From where I type my replies, I sit less than 10 miles outside of US jurisdiction...no worries there. Kinda happy our two doofus leaders are so wrapped up in themselves that they're going round in circles too self satisfied to pay much attention to things that are much more important than themselves, letting us cut wide paths around them. (It's their overlords we should be concerned with, but I digress)
Technically, every home or office with an internet connection is a datacenter with its own server(router), User terminals...you're the perfect example with a crypto validator attached to your SOHO router with outside connection. You're here to sysadmin and network engineer, right? ;-p
 
The problem is "officially solved" at this point with VPN inside the guest virtual machine.

Without the tunnel, we were getting blocked by the number of outbound connections. Based on the number of connections out of "30,000" listed in the network status, I don't think this was the merlin router but I can't be sure.

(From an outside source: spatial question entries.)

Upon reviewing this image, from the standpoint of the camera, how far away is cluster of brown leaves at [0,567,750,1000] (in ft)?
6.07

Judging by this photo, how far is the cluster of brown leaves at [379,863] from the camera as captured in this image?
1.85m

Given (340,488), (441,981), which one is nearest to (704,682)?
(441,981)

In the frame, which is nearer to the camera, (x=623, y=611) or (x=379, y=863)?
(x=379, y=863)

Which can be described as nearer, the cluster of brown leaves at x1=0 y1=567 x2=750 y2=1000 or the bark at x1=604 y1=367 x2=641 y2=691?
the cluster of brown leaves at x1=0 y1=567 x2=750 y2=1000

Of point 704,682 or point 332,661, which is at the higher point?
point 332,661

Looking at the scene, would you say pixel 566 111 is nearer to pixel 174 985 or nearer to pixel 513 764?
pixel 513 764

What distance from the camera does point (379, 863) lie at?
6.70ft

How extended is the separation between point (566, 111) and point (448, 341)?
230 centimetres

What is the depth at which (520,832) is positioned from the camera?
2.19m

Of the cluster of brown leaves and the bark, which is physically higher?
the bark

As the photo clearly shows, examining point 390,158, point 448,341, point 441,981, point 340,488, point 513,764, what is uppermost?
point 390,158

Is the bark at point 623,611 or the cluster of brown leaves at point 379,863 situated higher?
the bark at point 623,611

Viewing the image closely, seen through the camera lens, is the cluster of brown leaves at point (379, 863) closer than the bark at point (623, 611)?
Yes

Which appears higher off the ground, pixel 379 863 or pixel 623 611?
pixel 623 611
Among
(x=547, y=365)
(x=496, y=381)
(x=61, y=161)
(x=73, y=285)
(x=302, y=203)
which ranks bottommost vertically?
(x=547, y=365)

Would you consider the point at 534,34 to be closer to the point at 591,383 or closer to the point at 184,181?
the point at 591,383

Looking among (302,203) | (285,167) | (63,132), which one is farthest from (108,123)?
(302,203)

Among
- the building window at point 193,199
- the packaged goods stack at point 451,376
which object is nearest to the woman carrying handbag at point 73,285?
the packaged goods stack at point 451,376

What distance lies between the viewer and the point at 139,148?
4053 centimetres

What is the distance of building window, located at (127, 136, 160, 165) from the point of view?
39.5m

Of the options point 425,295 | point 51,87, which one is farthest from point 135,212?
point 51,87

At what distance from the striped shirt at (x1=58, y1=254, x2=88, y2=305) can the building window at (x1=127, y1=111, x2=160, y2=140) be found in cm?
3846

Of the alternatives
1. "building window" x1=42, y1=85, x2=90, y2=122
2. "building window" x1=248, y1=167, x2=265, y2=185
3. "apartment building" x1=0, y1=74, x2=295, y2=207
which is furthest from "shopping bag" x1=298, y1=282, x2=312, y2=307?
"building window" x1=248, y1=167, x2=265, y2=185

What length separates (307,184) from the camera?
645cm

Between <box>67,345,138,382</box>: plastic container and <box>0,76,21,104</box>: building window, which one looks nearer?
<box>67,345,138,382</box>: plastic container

Note that initially the VPN on the router and then inside the guest linux vm were not fast enough to keep up with this intensive application. However switching the expressvpn protocol inside the virtual machine to udp/lightway drastically improved performance to the point where it could keep up. The VPN is not being used for privacy here- it's merely a networking solution for the connection issue.
===
In terms of privacy, remember that your VPN provider's job is to encrypt AND decrypt and they could easily provide user specific decrypted egress as required by a subpoena. This is just as true for VPN as it is for zero trust endpoint or anything else.

Also know that pretty much every piece of software, open source or not, is full of security problems that are undiscovered today. Vigilance is critical if you want to keep stuff running on computers.